◆ **Provided data**

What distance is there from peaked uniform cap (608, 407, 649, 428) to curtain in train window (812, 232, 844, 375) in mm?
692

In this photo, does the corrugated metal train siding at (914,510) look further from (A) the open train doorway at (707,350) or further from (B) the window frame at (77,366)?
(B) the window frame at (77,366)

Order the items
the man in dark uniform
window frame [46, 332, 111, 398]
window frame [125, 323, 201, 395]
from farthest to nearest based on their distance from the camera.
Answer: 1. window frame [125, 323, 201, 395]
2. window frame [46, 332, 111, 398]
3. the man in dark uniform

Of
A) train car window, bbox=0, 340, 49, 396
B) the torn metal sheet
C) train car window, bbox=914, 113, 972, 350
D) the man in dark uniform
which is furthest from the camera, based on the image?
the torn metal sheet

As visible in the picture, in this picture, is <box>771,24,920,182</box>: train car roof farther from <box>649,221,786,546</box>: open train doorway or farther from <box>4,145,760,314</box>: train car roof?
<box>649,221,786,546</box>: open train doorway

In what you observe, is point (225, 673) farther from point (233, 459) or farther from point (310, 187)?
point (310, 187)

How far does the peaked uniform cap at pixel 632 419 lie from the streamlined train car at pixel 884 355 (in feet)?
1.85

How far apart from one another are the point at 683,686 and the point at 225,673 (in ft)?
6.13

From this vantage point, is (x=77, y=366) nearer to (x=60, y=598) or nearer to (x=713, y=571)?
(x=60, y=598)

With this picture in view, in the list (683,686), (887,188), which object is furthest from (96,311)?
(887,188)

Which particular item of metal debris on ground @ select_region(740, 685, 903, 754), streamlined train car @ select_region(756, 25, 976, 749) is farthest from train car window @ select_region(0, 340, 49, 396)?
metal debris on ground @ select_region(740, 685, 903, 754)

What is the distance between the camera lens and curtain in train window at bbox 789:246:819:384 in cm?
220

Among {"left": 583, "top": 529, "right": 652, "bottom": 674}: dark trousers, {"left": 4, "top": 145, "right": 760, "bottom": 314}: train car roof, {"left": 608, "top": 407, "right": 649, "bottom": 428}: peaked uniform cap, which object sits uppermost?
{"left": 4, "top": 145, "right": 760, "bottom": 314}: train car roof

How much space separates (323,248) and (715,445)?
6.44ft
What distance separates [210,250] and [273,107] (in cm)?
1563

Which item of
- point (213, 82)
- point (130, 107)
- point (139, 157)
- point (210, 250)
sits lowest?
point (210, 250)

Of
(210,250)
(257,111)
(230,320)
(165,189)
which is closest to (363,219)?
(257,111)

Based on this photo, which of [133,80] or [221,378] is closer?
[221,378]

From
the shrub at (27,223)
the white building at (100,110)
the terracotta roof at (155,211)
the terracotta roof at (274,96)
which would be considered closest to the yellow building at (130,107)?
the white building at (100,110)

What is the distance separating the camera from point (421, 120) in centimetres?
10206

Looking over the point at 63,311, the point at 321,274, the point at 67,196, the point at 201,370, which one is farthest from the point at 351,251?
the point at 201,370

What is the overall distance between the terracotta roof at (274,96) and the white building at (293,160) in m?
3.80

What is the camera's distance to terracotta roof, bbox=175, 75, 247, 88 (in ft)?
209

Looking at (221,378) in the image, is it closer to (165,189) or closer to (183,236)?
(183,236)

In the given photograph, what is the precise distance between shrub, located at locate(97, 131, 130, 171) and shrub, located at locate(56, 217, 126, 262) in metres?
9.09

◆ **Written request**
Revise all of the lines above so that every "terracotta roof" reads "red tile roof", leaving everything else unchanged.

◆ **Answer**
What distance is there from peaked uniform cap (608, 407, 649, 428) to curtain in train window (812, 232, 844, 375) in mm?
692

In this photo, does the corrugated metal train siding at (914,510) look further from (A) the open train doorway at (707,350) or further from (B) the window frame at (77,366)?
(B) the window frame at (77,366)

Order the items
the man in dark uniform
window frame [46, 332, 111, 398]
window frame [125, 323, 201, 395]
from farthest to nearest based on their distance from the camera.
Answer: 1. window frame [125, 323, 201, 395]
2. window frame [46, 332, 111, 398]
3. the man in dark uniform

Of
A) train car window, bbox=0, 340, 49, 396
B) the torn metal sheet
C) train car window, bbox=914, 113, 972, 350
D) the man in dark uniform
which is furthest from the camera, based on the image?
the torn metal sheet

As visible in the picture, in this picture, is <box>771,24,920,182</box>: train car roof farther from <box>649,221,786,546</box>: open train doorway or farther from <box>4,145,760,314</box>: train car roof?
<box>649,221,786,546</box>: open train doorway

In what you observe, is point (225, 673) farther from point (233, 459) or farther from point (310, 187)?
point (310, 187)

How far does the peaked uniform cap at pixel 632 419 lie from the streamlined train car at pixel 884 355 (in feet)?
1.85

How far apart from one another are the point at 683,686 and the point at 225,673 (in ft)?
6.13

From this vantage point, is (x=77, y=366) nearer to (x=60, y=598) or nearer to (x=713, y=571)?
(x=60, y=598)

With this picture in view, in the list (683,686), (887,188), which object is furthest from (96,311)?
(887,188)

Which particular item of metal debris on ground @ select_region(740, 685, 903, 754), streamlined train car @ select_region(756, 25, 976, 749) is farthest from train car window @ select_region(0, 340, 49, 396)?
metal debris on ground @ select_region(740, 685, 903, 754)

What is the distance between the camera lens and curtain in train window at bbox 789:246:819:384 in cm?
220

Among {"left": 583, "top": 529, "right": 652, "bottom": 674}: dark trousers, {"left": 4, "top": 145, "right": 760, "bottom": 314}: train car roof, {"left": 608, "top": 407, "right": 649, "bottom": 428}: peaked uniform cap, which object sits uppermost?
{"left": 4, "top": 145, "right": 760, "bottom": 314}: train car roof

How much space separates (323,248) and (715,445)?
6.44ft
What distance separates [210,250] and [273,107] (in cm)?
1563

Which item of
- point (213, 82)
- point (130, 107)
- point (139, 157)
- point (210, 250)
sits lowest?
point (210, 250)

Of
(210,250)
(257,111)
(230,320)
(165,189)
which is closest to (363,219)?
(257,111)

Based on this photo, which of [133,80] or [221,378] is closer?
[221,378]

From
the shrub at (27,223)
the white building at (100,110)
the red tile roof at (155,211)
the red tile roof at (274,96)
which would be considered closest to the yellow building at (130,107)?
the white building at (100,110)

What is the distance separating the camera from point (421, 120) in centimetres?
10206

Looking over the point at 63,311, the point at 321,274, the point at 67,196, the point at 201,370, which one is farthest from the point at 351,251?
the point at 201,370

What is the overall distance between the red tile roof at (274,96) and the white building at (293,160) in m?
3.80

What is the camera's distance to red tile roof, bbox=175, 75, 247, 88 (in ft)?
209

Looking at (221,378) in the image, is it closer to (165,189) or closer to (183,236)?
(183,236)

In the given photograph, what is the precise distance between shrub, located at locate(97, 131, 130, 171) and shrub, located at locate(56, 217, 126, 262) in metres?
9.09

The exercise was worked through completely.